PROVIDED DATA:
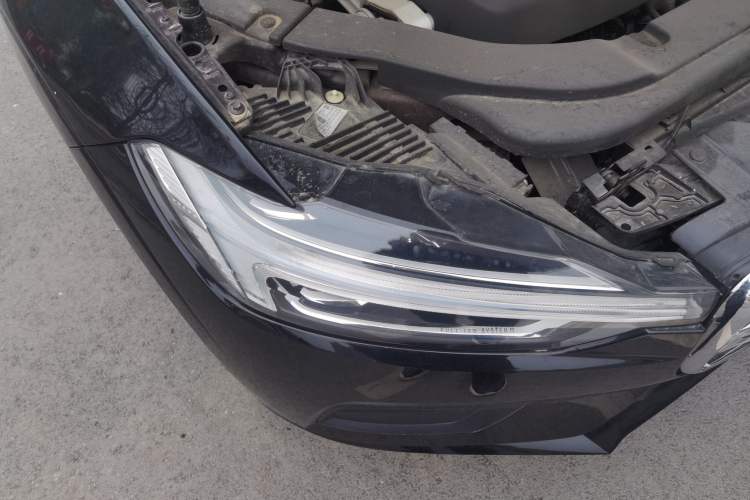 Used Volvo XC60 2019 T5 4x4 Smart Edition China V Standard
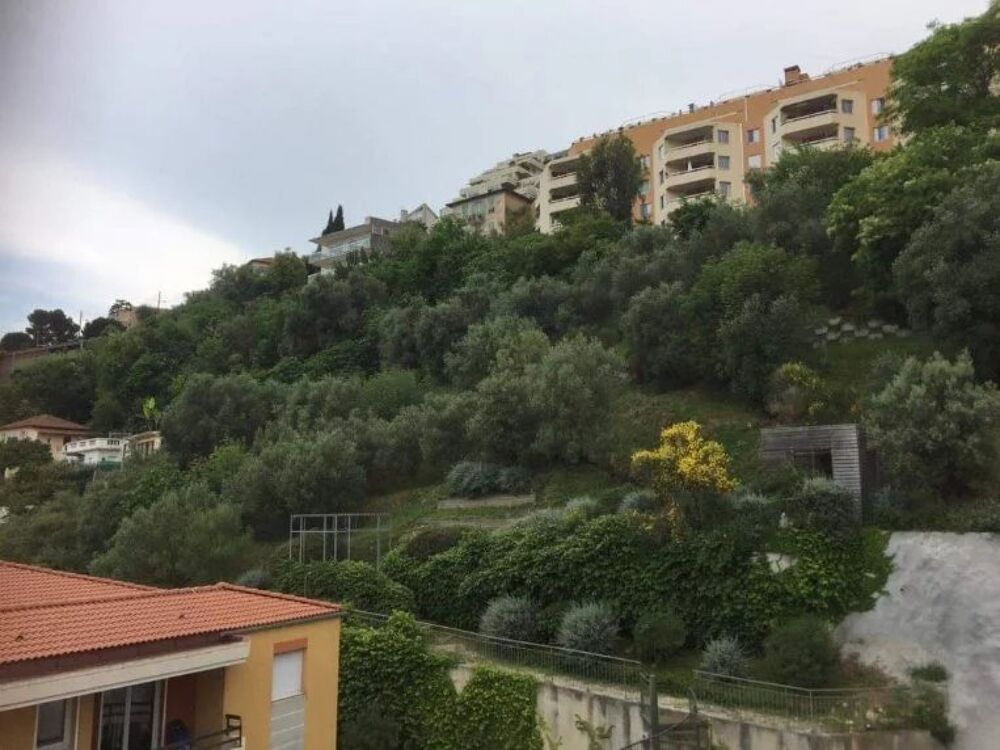 Studio avec balcon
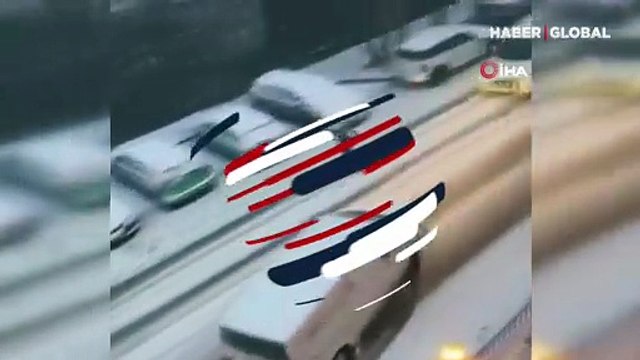 Beşiktaş'ta kayganlaşan yolda kayan otomobil, kadını metrelerce sürükledi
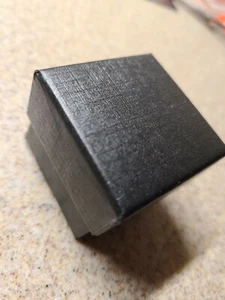 Caja de regalo negra. Patrón "H" precortado para anillo/pendientes 1,5 x 1,5 x 1,25 - Imagen 1 de 3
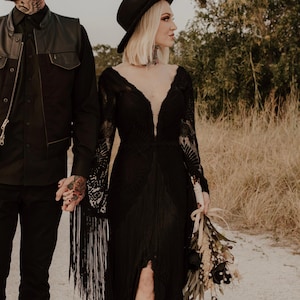 QUEEN RAVEN / Abito da sposa boho nero con maniche a frange e strascico / Abito da sposa gotico con schiena scoperta / Disponibile anche in avorio o color carne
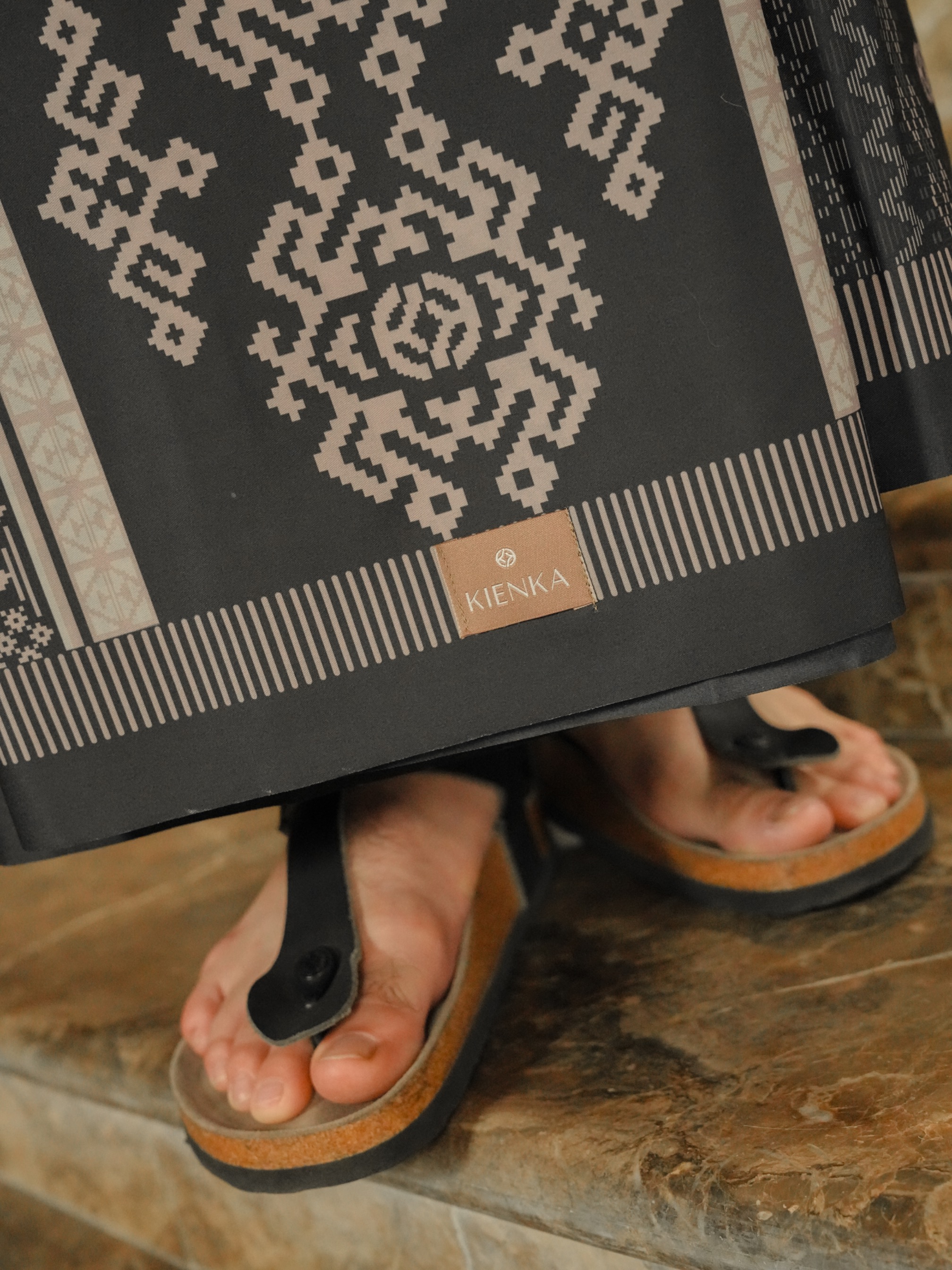 Nawasena Sarung Onyx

INSTRUCTION: Retype the rows above word for word, leaving out the pictures.

EXERCISE SOLUTION:
 Used Volvo XC60 2019 T5 4x4 Smart Edition China V Standard
 Studio avec balcon
 Beşiktaş'ta kayganlaşan yolda kayan otomobil, kadını metrelerce sürükledi
 Caja de regalo negra. Patrón "H" precortado para anillo/pendientes 1,5 x 1,5 x 1,25 - Imagen 1 de 3
 QUEEN RAVEN / Abito da sposa boho nero con maniche a frange e strascico / Abito da sposa gotico con schiena scoperta / Disponibile anche in avorio o color carne
 Nawasena Sarung Onyx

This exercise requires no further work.